_Selected text_.
##########
No matter whether you are designing a whole design system or just a couple of screens, symbols in Sketch will help you keep your file organized and will save you a lot of time in the long run. In this article, I’ll share with you a few best practices and tricks to help you unleash symbols’ full potential.
But first, a bit of a backstory. I started using Sketch a few years ago, as a replacement for my favorite design software back then, Fireworks, which had been discontinued by Adobe — leaving a whole generation of designers broken-hearted. Since my first days of using Sketch, I was very surprised by how easy and straightforward it is to use. I had, once again, found an application focused on user interface (and icon) design — and nothing else.
The apparent lack of features in Sketch, compared to the alternatives full of menus and stacked panels that I was used to, was in fact one of its major advantages and helped me to design faster. Among those few features, symbols were the thing that I used very frequently, and still do, practically every day (yes, even on Sundays… you know, a freelancer’s life).
What are symbols? In a nutshell, symbols enable you to use and reuse an element across a project, keeping a master symbol that automatically updates other instances of the symbol when changes are made to it.
##########
_What to do_.
1 - In the article on Sketch symbols, which design program did the author use before switching to Sketch?
2 - Reproduce the lines of the listing from the one containing "At what distance" through the end of the listing, inclusive.

_Dataset_.
##########
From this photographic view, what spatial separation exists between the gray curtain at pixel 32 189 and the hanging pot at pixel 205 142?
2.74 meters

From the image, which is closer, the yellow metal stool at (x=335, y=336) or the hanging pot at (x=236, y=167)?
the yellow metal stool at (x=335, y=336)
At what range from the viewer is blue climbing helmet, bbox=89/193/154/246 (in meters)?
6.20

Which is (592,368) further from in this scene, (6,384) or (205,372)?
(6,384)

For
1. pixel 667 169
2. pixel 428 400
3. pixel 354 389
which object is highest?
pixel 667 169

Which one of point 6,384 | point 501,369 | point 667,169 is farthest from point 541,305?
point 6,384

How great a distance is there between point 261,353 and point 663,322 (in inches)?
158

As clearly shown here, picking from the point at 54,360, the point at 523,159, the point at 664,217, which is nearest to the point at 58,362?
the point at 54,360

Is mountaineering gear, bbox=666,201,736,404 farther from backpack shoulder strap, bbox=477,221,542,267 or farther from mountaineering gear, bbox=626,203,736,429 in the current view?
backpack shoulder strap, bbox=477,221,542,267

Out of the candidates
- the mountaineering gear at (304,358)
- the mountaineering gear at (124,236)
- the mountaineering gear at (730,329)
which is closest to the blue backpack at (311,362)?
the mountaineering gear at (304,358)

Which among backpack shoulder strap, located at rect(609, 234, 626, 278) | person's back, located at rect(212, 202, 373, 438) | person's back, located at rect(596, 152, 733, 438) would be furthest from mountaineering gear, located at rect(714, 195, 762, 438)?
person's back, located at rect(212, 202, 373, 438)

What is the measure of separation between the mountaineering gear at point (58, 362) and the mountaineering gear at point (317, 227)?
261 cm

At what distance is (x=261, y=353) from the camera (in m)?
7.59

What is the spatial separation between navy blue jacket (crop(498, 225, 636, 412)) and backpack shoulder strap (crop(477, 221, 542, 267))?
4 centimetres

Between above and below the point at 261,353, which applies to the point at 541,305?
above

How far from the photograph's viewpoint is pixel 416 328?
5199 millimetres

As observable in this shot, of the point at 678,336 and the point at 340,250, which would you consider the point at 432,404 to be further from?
##########
_Complete answers_.
1 - Fireworks

2 -
At what distance is (x=261, y=353) from the camera (in m)?
7.59

What is the spatial separation between navy blue jacket (crop(498, 225, 636, 412)) and backpack shoulder strap (crop(477, 221, 542, 267))?
4 centimetres

Between above and below the point at 261,353, which applies to the point at 541,305?
above

How far from the photograph's viewpoint is pixel 416 328?
5199 millimetres

As observable in this shot, of the point at 678,336 and the point at 340,250, which would you consider the point at 432,404 to be further from?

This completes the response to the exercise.